In fairness to Chapman, the fish were legitimately disgusting; emcee Eddie Maxwell said the Willow Creek-caught fish have been “ripening for a year,” and they didn’t get any less ripe as the warm, humid afternoon wore on.
Still, according to one longtime competitor, being afraid to get your hands dirty is a rookie mistake.
“You can’t be afraid to touch a fish,” said U.S. Sen. Lisa Murkowksi, who said she’s participated in at least 10 Slippery Salmon Olympics since taking office in 2002.
On Saturday, Murkowski’s team went up against a team led by Sen. Dan Sullivan in the opening heat, with the wily veteran getting the best of her colleague.
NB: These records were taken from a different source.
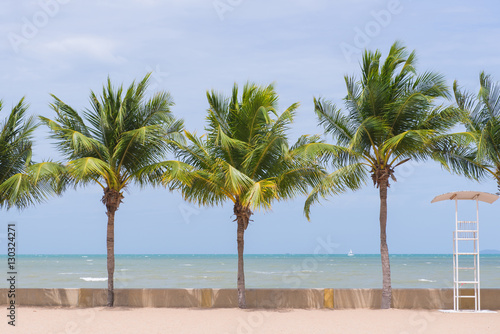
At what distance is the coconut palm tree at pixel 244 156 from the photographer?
14148 mm

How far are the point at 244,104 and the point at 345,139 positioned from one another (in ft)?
8.88

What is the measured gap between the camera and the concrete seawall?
47.1ft

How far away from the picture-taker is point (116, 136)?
14875mm

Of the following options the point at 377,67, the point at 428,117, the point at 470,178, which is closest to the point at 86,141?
the point at 377,67

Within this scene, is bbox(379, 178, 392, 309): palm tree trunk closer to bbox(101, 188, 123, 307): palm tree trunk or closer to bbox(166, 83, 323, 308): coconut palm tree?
bbox(166, 83, 323, 308): coconut palm tree

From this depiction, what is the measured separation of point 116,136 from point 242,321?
5685mm

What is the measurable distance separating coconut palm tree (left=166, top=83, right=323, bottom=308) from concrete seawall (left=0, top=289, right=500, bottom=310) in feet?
2.48

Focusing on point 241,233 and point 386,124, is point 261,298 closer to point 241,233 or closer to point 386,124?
point 241,233

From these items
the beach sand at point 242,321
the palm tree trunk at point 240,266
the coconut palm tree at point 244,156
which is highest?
the coconut palm tree at point 244,156

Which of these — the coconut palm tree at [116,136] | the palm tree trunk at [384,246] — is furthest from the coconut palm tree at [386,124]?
the coconut palm tree at [116,136]

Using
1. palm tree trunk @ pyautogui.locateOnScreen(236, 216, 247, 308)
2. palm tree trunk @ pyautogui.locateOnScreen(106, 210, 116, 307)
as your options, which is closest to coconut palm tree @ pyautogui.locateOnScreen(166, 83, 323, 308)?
palm tree trunk @ pyautogui.locateOnScreen(236, 216, 247, 308)

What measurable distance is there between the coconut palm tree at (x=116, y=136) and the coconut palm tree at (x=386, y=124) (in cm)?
411

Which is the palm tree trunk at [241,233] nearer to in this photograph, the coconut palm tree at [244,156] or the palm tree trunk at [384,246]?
the coconut palm tree at [244,156]

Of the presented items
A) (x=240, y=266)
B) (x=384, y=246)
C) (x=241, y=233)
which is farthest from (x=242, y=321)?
(x=384, y=246)
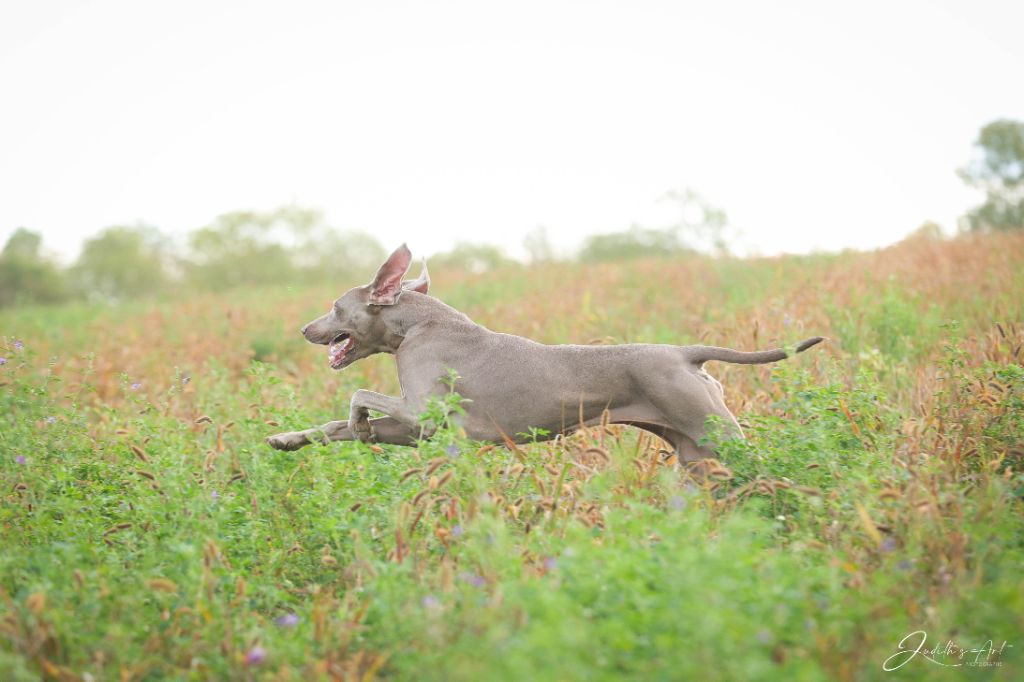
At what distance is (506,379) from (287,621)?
2216 millimetres

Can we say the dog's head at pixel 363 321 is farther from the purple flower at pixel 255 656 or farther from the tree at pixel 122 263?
the tree at pixel 122 263

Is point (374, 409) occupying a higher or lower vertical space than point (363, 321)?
lower

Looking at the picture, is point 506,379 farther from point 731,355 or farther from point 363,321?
point 731,355

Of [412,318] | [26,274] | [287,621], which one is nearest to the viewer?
[287,621]

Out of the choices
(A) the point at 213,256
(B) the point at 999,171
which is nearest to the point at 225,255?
(A) the point at 213,256

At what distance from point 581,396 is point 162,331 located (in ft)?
31.7

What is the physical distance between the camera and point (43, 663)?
10.5ft

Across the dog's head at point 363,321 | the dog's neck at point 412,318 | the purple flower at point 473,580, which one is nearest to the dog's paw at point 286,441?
the dog's head at point 363,321

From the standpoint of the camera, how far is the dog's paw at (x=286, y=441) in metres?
5.24

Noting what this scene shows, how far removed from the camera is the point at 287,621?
11.4 feet

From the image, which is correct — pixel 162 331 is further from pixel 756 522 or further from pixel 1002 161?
pixel 1002 161

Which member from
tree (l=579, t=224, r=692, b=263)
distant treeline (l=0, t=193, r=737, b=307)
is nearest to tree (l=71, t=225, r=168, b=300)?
distant treeline (l=0, t=193, r=737, b=307)

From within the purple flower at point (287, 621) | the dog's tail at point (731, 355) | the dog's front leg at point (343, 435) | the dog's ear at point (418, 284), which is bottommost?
the purple flower at point (287, 621)

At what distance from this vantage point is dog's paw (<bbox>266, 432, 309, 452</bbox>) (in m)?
5.24
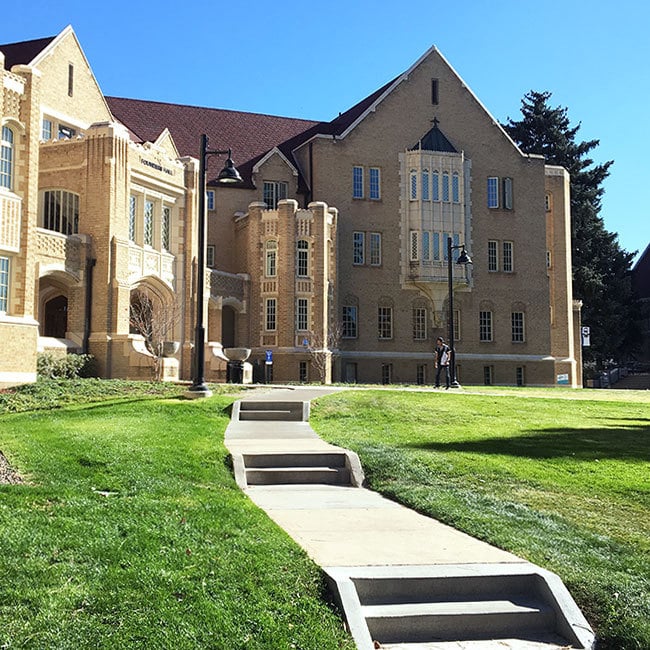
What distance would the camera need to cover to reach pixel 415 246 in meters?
47.2

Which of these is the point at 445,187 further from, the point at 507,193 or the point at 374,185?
the point at 507,193

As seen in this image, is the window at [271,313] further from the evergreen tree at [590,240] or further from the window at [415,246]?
the evergreen tree at [590,240]

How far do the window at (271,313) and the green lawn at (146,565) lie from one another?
29596mm

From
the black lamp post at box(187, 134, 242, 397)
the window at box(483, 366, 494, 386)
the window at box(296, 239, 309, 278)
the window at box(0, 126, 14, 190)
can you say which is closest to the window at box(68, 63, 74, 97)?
the window at box(0, 126, 14, 190)

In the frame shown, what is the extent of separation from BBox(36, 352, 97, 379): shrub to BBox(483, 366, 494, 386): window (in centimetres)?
2622

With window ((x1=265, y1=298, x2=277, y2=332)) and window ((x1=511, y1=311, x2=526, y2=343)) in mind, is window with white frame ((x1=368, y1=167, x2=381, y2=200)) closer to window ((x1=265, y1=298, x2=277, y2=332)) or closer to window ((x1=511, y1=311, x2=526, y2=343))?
window ((x1=265, y1=298, x2=277, y2=332))

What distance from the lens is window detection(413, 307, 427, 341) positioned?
47.3m

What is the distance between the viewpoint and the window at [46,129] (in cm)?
3341

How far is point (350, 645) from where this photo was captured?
575 cm

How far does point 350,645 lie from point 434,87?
46.6 meters

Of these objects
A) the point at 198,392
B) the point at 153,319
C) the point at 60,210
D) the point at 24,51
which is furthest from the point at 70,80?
the point at 198,392

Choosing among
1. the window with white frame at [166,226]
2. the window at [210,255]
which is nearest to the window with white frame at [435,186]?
the window at [210,255]

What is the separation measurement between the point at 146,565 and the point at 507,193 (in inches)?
1834

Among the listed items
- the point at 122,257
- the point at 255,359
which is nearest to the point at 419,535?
the point at 122,257
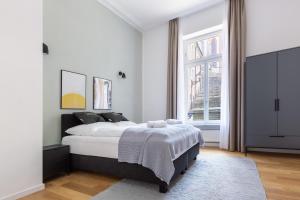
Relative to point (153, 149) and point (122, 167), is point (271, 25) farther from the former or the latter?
point (122, 167)

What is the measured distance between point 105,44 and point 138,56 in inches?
57.1

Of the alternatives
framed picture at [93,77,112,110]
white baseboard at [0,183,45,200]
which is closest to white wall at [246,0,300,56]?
framed picture at [93,77,112,110]

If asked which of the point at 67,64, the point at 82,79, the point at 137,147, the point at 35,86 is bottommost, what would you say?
the point at 137,147

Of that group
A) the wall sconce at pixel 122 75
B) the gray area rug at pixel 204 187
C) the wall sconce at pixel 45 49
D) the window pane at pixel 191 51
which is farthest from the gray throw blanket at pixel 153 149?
the window pane at pixel 191 51

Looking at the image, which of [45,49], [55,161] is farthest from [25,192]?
[45,49]

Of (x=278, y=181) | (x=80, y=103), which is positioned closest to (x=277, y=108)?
(x=278, y=181)

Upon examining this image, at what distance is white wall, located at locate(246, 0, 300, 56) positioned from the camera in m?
3.46

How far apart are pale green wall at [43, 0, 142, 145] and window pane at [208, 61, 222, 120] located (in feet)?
6.45

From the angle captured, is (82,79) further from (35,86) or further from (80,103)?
(35,86)

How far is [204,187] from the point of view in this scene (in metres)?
2.02

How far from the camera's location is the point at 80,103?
131 inches

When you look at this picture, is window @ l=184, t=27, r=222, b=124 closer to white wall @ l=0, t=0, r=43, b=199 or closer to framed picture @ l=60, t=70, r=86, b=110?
framed picture @ l=60, t=70, r=86, b=110

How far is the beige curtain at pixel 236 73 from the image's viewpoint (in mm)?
3801

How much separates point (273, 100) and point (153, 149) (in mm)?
2533
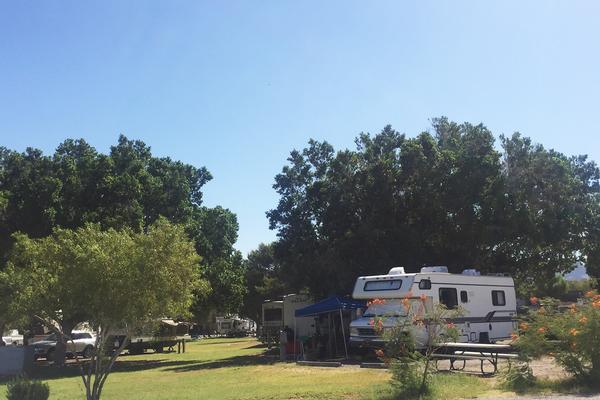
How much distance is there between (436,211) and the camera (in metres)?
27.9

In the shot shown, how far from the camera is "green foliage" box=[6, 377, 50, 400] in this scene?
409 inches

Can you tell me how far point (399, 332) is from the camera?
11688 millimetres

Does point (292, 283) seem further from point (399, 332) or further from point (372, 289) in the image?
point (399, 332)

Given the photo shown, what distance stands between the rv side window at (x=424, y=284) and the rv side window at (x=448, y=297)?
620 millimetres

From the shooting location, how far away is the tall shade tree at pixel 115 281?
1025cm

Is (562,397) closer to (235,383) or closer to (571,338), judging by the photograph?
(571,338)

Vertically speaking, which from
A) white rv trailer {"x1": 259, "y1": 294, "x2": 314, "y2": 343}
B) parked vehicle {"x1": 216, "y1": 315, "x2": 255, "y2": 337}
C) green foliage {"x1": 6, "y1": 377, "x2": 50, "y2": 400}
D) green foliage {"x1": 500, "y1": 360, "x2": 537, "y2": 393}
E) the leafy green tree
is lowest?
parked vehicle {"x1": 216, "y1": 315, "x2": 255, "y2": 337}

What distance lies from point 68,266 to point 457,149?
72.8ft

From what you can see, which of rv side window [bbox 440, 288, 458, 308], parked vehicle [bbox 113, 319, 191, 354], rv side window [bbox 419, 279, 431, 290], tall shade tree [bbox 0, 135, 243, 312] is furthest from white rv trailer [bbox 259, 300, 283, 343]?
rv side window [bbox 419, 279, 431, 290]

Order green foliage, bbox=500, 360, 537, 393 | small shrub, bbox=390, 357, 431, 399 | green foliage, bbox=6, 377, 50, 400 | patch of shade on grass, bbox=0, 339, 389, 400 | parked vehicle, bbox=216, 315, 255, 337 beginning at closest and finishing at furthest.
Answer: green foliage, bbox=6, 377, 50, 400 < small shrub, bbox=390, 357, 431, 399 < green foliage, bbox=500, 360, 537, 393 < patch of shade on grass, bbox=0, 339, 389, 400 < parked vehicle, bbox=216, 315, 255, 337

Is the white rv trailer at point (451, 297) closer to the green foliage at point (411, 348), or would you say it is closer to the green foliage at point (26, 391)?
the green foliage at point (411, 348)

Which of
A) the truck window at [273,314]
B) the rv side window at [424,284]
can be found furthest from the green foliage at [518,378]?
the truck window at [273,314]

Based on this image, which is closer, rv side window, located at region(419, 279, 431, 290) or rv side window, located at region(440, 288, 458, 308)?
rv side window, located at region(419, 279, 431, 290)

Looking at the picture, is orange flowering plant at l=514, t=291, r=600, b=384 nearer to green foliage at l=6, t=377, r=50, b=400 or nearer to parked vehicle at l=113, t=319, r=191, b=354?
green foliage at l=6, t=377, r=50, b=400
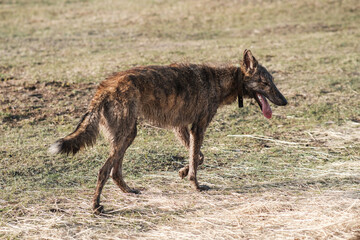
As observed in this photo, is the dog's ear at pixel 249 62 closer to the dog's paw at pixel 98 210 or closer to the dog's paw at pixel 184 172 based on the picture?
the dog's paw at pixel 184 172

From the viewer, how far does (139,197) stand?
225 inches

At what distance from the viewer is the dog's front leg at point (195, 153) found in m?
6.04

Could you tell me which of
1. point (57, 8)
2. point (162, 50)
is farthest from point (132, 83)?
point (57, 8)

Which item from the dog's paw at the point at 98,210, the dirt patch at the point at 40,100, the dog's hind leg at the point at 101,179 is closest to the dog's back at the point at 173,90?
the dog's hind leg at the point at 101,179

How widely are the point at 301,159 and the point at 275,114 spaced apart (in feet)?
7.45

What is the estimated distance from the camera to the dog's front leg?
604 centimetres

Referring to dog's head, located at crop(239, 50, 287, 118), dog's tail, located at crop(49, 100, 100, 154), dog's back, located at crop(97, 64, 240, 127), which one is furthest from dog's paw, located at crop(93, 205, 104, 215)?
dog's head, located at crop(239, 50, 287, 118)

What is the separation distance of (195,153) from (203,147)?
1490 mm

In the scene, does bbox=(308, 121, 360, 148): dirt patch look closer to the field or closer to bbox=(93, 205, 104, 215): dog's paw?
the field

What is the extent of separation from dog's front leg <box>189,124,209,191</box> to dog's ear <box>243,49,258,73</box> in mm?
1069

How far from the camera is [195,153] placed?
609 cm

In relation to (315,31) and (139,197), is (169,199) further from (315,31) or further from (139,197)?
(315,31)

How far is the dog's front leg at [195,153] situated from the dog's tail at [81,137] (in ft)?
4.62

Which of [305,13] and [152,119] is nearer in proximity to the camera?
[152,119]
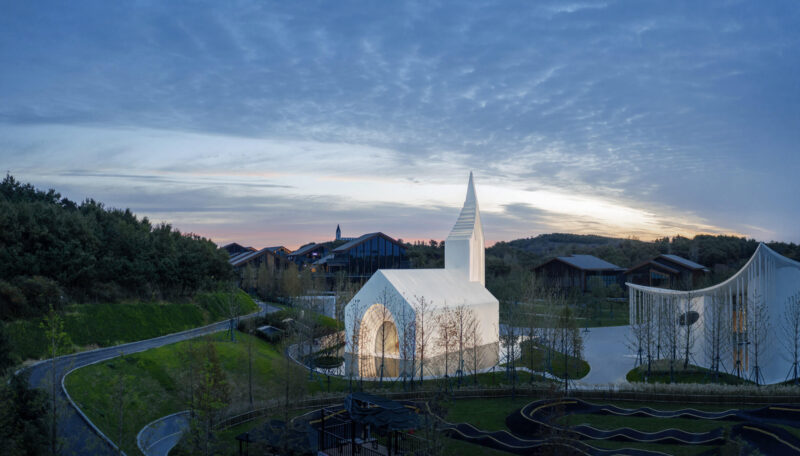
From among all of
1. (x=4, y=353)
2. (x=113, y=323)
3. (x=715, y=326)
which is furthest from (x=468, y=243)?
(x=4, y=353)

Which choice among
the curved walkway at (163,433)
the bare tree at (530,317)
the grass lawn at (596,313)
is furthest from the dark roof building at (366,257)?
the curved walkway at (163,433)

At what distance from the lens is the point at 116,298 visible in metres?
31.0

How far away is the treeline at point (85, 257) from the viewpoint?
2620cm

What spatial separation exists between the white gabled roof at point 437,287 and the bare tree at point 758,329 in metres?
14.2

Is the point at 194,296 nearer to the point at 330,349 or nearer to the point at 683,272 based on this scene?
the point at 330,349

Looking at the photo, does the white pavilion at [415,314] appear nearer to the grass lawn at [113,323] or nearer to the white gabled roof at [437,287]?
the white gabled roof at [437,287]

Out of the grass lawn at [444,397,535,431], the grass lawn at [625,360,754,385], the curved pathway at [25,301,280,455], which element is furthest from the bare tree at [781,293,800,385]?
the curved pathway at [25,301,280,455]

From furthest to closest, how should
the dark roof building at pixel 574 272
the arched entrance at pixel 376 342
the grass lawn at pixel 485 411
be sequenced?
the dark roof building at pixel 574 272
the arched entrance at pixel 376 342
the grass lawn at pixel 485 411

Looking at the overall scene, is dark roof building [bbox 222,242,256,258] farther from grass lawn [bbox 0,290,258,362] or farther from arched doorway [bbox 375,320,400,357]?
arched doorway [bbox 375,320,400,357]

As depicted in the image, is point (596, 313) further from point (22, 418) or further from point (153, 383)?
point (22, 418)

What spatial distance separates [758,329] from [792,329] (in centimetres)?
122

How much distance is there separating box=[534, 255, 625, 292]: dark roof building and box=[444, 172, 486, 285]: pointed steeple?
1094 inches

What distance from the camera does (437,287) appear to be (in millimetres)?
31859

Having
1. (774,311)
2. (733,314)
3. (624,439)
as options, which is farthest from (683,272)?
(624,439)
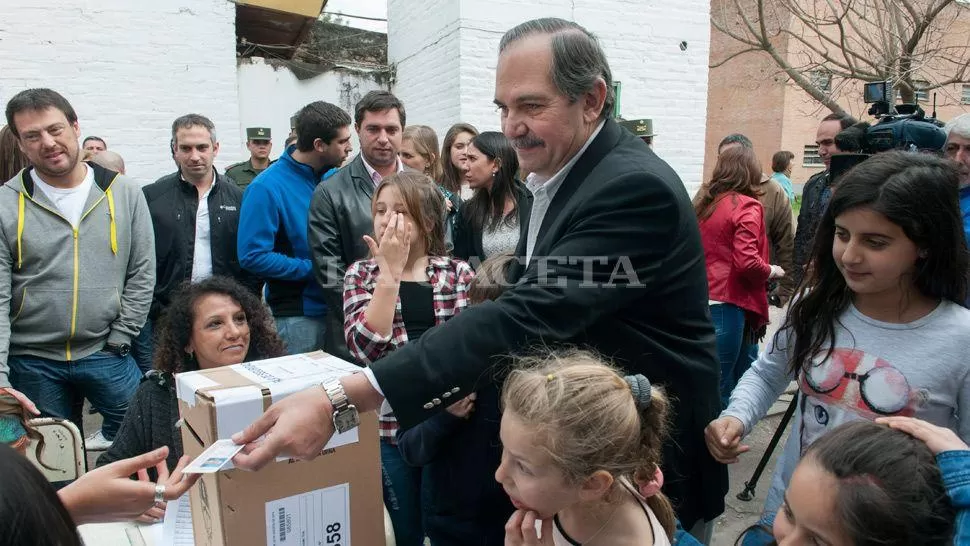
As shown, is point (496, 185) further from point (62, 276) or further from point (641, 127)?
point (62, 276)

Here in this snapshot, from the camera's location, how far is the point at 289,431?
125 centimetres

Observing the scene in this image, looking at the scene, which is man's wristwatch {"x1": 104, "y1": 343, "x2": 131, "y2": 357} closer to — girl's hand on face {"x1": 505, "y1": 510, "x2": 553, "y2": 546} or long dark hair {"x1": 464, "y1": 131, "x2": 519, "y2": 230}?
long dark hair {"x1": 464, "y1": 131, "x2": 519, "y2": 230}

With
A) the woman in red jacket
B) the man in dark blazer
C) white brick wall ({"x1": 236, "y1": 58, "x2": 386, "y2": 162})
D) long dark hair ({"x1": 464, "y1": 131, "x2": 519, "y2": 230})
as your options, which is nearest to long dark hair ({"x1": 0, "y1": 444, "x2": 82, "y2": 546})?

“I like to say I’m very practiced,” said Murkowski, whose team narrowly missed out on a trip to the semifinals.
Murkowski said she returns to the event year after year despite knowing she’ll end up getting slimed.
“You have to ignore how gross every single fish is,” she said. “You have to recognize you are doing this for the pure fun of it.”
She said the event embodies the unique, small-town spirit of Eagle River’s annual midsummer fun-fest.
“We often think of Eagle River as kind of an extension of Anchorage,” she said. “This is a reminder that this is a very strong community on its own.”
This year’s race winners used some hometown cooking to win the raw fish race. Eagle River’s Esteban Trujillo — who also won the event in 2015 — teamed up with Anchorage’s Ivan Cuevas to claim a narrow victory in the day’s final race.
A first-time racer, Cuevas said his speed came thanks to his utter disgust with the event.
“I hate salmon,” Cuevas said. “I don’t fish, I don’t eat it, so the faster I did it the faster I was done with it.”
As for Trujillo, the victory capped an impressive Saturday that also saw him place third in the Bear Paw 5K race earlier in the day.
“I’m very competitive,” he deadpanned.
Among this year’s also-rans were newlyweds Jonathan and Erika Hughes of Houston, Texas. In Alaska on their honeymoon, the couple decided to ride out on motorcycles to check out the festival a short drive north of Anchorage.
“You can’t skip a slippery salmon contest,” Jonathan said.
As they walked away, Erika pointed to a large, wet splotch on her husband’s leg.
“You’ve got salmon guts on your pants — or is that Coke?” she asked.
Murkowksi — who spent several hours mingling with the crowds at Bear Paw — said the event is a great chance for her to get down and dirty with her constituents. She told a story about trying to explain the contest to a fellow member of Congress before leaving Washington D.C.
“I said, ‘Well, it’s kind of this obstacle course where you carry a really rotted, ugly, dead salmon with a can and a tray and you’re going around a pink flamingo. And he looks at me and goes, ‘You don’t have to do that, do you?’ I said, ‘No I don’t, but do I enjoy doing it? Yes,” Murkowski said. “I think it’s always nice for people to know your senator is an average crazy person, too.”